DOCUMENT SEGMENT:
+++

MCS fetch is still needed, since the MCS value needs to be passed into the
ld2dms message that is used to read the samples from the surface.

>
> >>
> >> +
> >> +   /* We do this computation by performing the following operations:
> >> +    *
> >> +    * In case of 4x, 8x MSAA:
> >> +    * - Compute the pixel coordinates and sample numbers (a, b, c, d)
> >> +    *   which are later used for interpolation
> >> +    * - linearly interpolate samples a and b in X
> >> +    * - linearly interpolate samples c and d in X
> >> +    * - linearly interpolate the results of last two operations in Y
> >> +    *
> >> +    *   result = lrp(lrp(a + b) + lrp(c + d))

+++

DATA SHOWN:
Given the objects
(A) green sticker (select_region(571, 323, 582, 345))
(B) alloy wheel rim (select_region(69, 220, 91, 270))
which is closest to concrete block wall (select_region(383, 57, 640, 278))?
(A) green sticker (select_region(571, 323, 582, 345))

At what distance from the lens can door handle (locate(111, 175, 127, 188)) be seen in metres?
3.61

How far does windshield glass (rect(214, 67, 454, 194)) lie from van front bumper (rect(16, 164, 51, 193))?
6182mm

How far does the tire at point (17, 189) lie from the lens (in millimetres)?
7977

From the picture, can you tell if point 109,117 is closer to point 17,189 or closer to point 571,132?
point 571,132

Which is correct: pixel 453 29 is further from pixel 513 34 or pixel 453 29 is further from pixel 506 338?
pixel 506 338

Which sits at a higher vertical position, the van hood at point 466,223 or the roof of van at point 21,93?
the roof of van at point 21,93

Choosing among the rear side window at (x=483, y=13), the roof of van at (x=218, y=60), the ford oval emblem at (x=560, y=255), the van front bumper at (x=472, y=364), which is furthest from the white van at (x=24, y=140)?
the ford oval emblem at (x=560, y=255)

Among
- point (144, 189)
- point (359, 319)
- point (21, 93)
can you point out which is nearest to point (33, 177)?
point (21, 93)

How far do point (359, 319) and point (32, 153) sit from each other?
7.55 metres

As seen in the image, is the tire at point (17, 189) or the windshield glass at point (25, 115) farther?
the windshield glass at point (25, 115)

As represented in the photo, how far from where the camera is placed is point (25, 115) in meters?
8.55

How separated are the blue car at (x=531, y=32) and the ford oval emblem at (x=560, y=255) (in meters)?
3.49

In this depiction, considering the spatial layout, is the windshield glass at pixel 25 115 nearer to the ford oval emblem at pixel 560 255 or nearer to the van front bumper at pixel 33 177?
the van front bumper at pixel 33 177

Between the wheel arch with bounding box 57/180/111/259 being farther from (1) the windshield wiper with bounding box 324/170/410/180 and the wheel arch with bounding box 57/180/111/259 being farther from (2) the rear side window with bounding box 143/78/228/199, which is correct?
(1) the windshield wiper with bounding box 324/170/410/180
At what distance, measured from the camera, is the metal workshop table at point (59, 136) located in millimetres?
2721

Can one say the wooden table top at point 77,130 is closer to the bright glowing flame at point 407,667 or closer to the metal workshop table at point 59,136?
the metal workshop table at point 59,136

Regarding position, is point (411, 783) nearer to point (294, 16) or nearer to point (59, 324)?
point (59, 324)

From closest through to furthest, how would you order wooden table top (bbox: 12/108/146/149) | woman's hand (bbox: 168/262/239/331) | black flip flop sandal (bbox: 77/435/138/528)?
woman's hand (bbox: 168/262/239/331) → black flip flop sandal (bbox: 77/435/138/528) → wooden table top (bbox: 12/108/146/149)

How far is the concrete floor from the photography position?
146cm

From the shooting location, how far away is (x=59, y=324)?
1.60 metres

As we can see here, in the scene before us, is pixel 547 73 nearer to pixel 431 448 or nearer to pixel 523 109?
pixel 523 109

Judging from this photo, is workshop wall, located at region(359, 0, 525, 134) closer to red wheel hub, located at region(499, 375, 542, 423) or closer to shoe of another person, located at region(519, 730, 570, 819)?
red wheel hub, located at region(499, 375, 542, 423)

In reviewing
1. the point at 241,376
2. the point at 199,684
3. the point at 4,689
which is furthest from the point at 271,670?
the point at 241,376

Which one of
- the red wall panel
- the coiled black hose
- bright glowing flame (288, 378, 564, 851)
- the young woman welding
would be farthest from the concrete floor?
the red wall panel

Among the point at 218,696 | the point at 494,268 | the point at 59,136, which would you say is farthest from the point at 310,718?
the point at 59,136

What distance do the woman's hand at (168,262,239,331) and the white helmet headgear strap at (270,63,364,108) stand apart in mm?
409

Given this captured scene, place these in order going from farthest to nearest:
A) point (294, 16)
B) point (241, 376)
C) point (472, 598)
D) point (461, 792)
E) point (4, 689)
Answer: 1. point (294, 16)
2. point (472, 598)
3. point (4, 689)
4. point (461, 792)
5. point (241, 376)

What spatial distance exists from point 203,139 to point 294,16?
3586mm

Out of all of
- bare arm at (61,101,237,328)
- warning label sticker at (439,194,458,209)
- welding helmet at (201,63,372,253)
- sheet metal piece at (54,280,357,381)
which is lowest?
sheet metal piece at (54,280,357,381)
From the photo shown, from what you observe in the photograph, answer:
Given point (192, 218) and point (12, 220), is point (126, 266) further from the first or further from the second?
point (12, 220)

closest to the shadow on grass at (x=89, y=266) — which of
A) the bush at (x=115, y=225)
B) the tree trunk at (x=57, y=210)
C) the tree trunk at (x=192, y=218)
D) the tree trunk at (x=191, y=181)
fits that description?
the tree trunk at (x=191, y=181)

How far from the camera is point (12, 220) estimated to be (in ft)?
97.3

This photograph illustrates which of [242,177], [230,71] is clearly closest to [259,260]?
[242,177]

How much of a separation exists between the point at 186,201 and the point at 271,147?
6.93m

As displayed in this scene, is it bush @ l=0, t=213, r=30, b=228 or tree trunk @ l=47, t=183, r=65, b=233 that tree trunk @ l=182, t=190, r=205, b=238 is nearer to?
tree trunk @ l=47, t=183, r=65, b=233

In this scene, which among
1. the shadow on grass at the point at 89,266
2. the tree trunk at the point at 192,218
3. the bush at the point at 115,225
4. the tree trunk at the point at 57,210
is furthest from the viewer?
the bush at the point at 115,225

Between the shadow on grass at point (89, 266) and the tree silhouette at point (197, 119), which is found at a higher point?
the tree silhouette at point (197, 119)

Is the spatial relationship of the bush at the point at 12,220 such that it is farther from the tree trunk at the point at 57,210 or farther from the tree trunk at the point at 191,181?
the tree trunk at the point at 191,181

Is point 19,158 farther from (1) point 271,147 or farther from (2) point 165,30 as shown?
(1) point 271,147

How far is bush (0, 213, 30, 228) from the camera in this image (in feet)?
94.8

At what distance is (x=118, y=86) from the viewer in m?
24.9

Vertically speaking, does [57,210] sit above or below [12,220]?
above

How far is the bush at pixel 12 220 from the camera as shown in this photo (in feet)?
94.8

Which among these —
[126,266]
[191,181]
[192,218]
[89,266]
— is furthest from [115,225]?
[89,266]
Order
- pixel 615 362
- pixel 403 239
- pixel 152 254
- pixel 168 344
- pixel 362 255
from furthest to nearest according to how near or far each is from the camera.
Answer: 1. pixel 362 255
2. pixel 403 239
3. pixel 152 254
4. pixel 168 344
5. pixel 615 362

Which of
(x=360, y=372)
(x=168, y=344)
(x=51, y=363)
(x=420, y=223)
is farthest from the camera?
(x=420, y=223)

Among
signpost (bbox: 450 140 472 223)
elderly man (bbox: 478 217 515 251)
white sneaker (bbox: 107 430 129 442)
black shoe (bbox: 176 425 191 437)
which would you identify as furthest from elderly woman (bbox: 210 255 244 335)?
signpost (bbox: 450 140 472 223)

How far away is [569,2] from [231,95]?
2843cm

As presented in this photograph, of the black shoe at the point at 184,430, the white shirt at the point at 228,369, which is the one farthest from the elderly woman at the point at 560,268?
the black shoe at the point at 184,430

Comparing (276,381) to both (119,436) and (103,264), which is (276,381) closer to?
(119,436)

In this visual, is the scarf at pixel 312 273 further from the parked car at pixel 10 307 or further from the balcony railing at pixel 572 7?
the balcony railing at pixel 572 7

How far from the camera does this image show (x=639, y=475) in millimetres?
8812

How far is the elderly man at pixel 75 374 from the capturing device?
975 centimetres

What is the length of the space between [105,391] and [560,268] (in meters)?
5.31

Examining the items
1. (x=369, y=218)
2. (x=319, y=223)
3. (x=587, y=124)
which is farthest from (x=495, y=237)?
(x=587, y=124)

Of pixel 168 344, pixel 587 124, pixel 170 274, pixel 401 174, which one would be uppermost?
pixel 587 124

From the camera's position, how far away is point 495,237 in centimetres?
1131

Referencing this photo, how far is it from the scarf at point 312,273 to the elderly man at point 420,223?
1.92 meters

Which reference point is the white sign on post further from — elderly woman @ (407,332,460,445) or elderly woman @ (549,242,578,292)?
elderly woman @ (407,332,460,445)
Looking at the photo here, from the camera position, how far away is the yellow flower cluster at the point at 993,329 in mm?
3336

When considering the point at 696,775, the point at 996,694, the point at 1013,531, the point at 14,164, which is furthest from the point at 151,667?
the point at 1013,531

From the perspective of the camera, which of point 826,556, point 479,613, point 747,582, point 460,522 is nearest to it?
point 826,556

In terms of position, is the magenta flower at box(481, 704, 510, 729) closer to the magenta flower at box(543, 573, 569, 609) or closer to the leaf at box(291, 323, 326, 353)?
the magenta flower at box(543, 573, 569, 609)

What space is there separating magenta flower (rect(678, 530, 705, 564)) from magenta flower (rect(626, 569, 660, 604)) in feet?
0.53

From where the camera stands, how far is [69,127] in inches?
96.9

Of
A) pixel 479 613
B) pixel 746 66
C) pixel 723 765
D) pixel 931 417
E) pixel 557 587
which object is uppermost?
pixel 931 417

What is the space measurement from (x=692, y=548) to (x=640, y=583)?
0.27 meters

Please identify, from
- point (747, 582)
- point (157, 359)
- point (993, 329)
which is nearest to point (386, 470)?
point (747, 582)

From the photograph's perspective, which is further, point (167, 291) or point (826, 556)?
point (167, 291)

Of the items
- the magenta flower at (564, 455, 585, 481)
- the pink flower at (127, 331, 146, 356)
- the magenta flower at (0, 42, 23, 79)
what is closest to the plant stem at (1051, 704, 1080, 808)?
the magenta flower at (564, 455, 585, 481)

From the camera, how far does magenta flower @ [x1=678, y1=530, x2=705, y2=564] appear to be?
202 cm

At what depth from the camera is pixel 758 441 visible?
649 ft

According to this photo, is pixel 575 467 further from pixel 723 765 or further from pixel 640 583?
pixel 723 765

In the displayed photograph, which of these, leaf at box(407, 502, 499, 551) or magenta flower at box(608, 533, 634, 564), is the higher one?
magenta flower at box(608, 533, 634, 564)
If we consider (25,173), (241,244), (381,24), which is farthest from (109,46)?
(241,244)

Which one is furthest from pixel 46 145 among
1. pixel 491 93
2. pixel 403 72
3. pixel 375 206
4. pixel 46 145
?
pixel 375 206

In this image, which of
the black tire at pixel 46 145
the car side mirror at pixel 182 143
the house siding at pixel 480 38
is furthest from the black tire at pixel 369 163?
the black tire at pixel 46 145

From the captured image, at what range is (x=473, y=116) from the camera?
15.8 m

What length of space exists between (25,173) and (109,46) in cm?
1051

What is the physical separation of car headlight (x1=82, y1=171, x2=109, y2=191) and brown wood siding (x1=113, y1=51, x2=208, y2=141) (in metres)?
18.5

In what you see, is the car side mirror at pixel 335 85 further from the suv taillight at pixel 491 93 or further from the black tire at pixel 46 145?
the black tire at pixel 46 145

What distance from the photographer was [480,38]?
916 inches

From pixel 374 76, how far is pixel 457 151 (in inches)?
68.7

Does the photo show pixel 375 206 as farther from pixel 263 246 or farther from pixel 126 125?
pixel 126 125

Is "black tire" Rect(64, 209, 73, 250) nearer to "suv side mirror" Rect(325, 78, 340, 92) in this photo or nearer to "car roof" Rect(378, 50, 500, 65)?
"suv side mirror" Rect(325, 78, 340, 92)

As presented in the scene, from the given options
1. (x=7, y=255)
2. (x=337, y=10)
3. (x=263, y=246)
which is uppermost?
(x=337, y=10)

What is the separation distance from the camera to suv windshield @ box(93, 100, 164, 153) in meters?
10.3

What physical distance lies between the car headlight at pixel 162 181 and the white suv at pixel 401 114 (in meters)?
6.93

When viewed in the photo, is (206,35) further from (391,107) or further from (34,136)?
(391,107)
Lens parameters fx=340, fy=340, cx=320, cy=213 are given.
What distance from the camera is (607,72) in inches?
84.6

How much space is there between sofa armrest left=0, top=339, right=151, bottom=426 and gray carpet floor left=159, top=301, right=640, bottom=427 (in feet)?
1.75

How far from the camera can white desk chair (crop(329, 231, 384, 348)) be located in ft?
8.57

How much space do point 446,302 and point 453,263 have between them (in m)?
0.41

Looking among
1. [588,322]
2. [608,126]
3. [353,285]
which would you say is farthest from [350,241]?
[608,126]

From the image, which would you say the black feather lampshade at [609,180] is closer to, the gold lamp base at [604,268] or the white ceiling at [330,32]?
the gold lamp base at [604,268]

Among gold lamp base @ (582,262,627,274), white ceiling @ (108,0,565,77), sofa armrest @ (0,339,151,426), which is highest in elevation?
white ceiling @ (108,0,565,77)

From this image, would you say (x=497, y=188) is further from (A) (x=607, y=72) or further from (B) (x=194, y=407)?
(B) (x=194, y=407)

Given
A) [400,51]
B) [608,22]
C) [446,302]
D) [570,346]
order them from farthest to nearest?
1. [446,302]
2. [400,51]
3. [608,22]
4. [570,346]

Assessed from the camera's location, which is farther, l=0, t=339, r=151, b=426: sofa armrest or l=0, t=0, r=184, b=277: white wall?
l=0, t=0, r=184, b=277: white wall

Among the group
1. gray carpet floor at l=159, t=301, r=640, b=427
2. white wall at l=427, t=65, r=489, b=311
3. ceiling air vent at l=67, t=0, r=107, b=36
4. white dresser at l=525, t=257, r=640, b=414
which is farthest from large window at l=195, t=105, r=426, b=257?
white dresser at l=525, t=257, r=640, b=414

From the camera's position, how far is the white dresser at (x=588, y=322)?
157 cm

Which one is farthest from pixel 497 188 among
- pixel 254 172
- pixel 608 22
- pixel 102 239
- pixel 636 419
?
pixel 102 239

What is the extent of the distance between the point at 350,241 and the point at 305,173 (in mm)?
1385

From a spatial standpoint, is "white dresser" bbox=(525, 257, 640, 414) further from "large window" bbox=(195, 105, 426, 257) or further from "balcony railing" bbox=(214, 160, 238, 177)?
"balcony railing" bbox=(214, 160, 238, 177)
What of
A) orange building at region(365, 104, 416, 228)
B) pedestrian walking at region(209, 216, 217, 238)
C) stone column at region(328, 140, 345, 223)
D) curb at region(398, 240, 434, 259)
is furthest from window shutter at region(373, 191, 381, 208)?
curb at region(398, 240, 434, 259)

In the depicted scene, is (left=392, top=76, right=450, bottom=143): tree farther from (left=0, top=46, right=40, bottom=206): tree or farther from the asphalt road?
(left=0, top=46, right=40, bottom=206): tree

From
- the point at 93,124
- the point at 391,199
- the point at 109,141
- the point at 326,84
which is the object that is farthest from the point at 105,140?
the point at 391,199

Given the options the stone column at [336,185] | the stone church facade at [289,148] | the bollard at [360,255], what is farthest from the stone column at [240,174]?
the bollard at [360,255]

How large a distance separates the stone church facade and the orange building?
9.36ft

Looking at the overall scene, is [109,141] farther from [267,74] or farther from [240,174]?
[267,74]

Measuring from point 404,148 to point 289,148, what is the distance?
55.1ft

+++

SET EXERCISE 1:
According to the code review excerpt, why is the MCS fetch still needed?
SET EXERCISE 2:
Express the rows as a numbered list, starting at the line with "Looking at the overall" and running through the last line of the rows, both ends included and blank lines omitted.

COMPLETE OUTPUT 1:
The MCS value must be passed into the ld2dms message that reads the samples from the surface.

COMPLETE OUTPUT 2:
1. Looking at the overall scene, is [109,141] farther from [267,74] or farther from [240,174]?
2. [267,74]
3. Measuring from point 404,148 to point 289,148, what is the distance?
4. 55.1ft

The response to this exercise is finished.